Die Orientierung verloren

Darf das denn wahr sein! Warum muß mir das denn schon wieder passieren?
Letzte Woche war es schlimm gewesen. Zuletzt hatte ich nicht mehr daran geglaubt, den Weg zu finden. Jedoch, gerade als ich mich von meiner letzten Hoffnung verabschiedet hatte und Resignation und Depression sich in mir einen Platz zu suchen begannen, fand ich den Pfad und auch einige Kameraden, die mich nur kurz verwundert musterten und dann geschäftig ihres Weges gingen.
Nun irre ich planlos durch das hohe Gras und kenne mich nicht mehr aus. Mit dem größten Selbstverständnis bin ich heute morgen, wie all die anderen, zur Arbeit gegangen. Ich bin angekommen, habe die Waren aufgeladen und dann auf dem Rückweg muß ich falsch abgebogen sein.

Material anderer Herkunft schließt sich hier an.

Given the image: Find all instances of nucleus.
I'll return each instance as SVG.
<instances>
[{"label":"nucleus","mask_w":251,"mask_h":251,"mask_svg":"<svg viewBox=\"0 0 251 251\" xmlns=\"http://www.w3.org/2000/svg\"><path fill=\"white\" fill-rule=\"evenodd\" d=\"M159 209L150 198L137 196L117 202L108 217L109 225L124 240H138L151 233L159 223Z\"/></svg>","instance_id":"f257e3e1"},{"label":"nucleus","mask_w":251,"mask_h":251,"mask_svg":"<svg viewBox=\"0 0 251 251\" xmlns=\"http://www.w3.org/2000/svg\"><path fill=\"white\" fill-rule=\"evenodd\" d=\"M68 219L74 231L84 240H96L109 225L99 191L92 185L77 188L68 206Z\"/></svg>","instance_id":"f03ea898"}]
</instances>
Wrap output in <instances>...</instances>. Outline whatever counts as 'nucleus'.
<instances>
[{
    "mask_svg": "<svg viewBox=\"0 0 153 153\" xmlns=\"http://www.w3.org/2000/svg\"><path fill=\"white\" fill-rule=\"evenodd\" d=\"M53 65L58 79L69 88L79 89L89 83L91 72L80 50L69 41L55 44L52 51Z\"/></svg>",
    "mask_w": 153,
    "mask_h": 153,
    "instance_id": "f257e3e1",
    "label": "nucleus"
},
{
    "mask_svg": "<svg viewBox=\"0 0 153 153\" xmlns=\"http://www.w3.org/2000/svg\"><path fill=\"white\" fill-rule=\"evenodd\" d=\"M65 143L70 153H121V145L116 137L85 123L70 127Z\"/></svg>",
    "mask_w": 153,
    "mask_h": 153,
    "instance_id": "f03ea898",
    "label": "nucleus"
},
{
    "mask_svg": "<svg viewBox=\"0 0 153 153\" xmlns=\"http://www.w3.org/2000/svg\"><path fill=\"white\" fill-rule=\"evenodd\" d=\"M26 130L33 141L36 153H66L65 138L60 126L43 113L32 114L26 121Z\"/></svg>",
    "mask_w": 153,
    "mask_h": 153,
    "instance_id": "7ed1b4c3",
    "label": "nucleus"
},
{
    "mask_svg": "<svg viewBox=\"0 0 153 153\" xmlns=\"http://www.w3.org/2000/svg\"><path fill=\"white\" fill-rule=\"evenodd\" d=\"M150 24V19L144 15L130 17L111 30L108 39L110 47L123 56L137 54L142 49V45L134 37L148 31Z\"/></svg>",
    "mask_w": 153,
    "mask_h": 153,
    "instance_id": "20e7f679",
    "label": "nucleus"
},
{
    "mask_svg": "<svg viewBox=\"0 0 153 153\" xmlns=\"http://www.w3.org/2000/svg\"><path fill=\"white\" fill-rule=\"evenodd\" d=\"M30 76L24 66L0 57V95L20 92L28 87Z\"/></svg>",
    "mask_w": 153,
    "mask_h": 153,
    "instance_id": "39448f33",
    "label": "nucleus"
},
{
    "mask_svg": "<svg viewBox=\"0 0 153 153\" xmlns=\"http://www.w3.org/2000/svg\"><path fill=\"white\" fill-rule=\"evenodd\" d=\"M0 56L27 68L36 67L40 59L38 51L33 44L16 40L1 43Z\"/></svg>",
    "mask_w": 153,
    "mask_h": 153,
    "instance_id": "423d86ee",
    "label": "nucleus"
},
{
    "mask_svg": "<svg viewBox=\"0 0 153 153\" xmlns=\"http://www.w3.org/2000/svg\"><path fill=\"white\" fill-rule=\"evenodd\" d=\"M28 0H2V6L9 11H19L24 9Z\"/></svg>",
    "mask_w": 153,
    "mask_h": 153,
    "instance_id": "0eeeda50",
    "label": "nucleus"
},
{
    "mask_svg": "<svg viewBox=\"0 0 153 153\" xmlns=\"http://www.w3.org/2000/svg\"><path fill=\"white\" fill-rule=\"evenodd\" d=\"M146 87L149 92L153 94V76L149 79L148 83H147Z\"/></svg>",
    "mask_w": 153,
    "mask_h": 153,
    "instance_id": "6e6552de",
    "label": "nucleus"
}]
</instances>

Mir ist schon seit langem klar, daß ich anders bin. Die Kameraden müssen über ihre Bestimmung, über ihre Aufgabe und über ihren Weg nicht nachdenken. Sie tun was sie tun müssen und sind zufrieden damit. Mir gelingt das nicht so ganz. Es gibt Tage, so wie heute, da denke ich lange nach. Ich weiß, meine Arbeit nützt uns allen, und sie muß getan werden. Schließlich wurde sie früher auch für mich getan. Jedoch ist in mir eine große Sehnsucht, das Verlangen, Neues zu erleben, Spaß zu haben, eben vom Weg abzukommen und Überraschendes zu entdecken.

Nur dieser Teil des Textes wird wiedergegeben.